DES MOINES — The Iowa Department of Public Health back on Friday confirmed the first flu-related death of the 2018-2019 flu season.
Department Medical Director Caitlin Pedati talked with Radio Iowa about the death. “This was a middle-aged Iowan from the eastern portion of the state who did have some underlying factors,” Pedati says. “And anytime we have a death like this — it’s a terrible tragedy.” Doctor Pedati says it also reminds us about the need for precautions.
“It’s an unfortunate reminder that influenza can really be a bad virus and every year it causes significant illness and mortality, and it can kill people and again, we do see that each year,” Pedati says. The number of flu cases has been low until in recent weeks and Pedati says that is normal.
“If you think about it, when you have a virus that likes to move from person to person when we are in close quarters –and it starts hanging around in the fall and then we all get together over November and December and January to celebrate all these wonderful holidays — it does increase the opportunities for viruses to move among us.

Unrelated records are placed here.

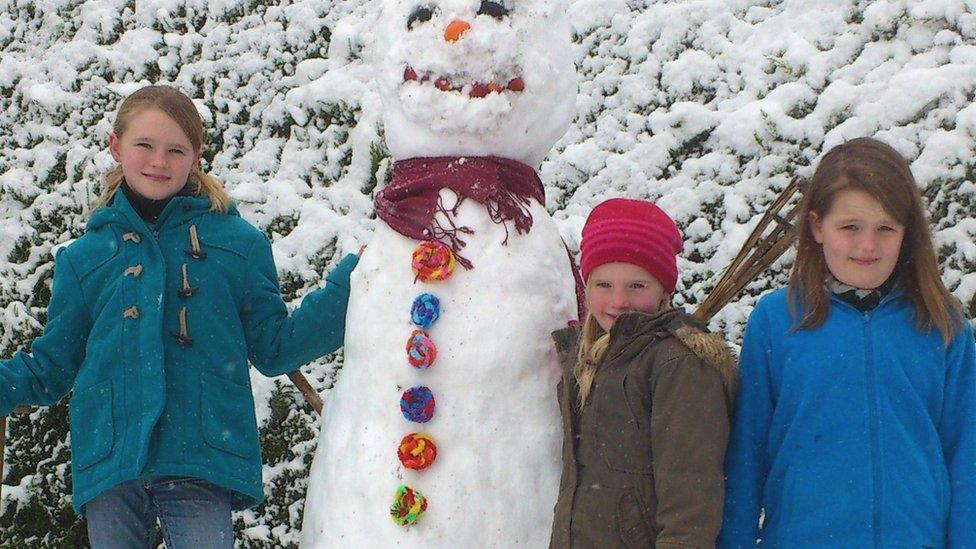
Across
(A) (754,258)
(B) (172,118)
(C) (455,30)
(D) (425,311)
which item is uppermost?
(C) (455,30)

In fact, this is what we tend to see is a bit of an increase around this time,” Pedati says.
Pedati says it is important to take measures to prevent the spread of the flu, and it’s not too late to get the flu vaccine. She says it is also still really important to cover your cough, stay at home when you are sick and wash your hands regularly. Doctor Pedati says the figures they’ve seen thus far show many Iowans are taking the advice of getting a flu shot.
“We don’t have a complete picture until sort of the end of the season,” Pedati says, “but I can tell you that for Iowa and for the nation as a whole — we have seen kind of bit of an increase compared to last year for the uptake of the vaccine. Which is probably why we are seeing not quite as much activity this year as we saw last year. Because we’ve had more people take advantage of that good preventive measure.”
The CDC recommends that essentially everyone six months or older should get the flu vaccine. It takes up to two weeks after vaccination for the body to achieve full benefit against the flu virus.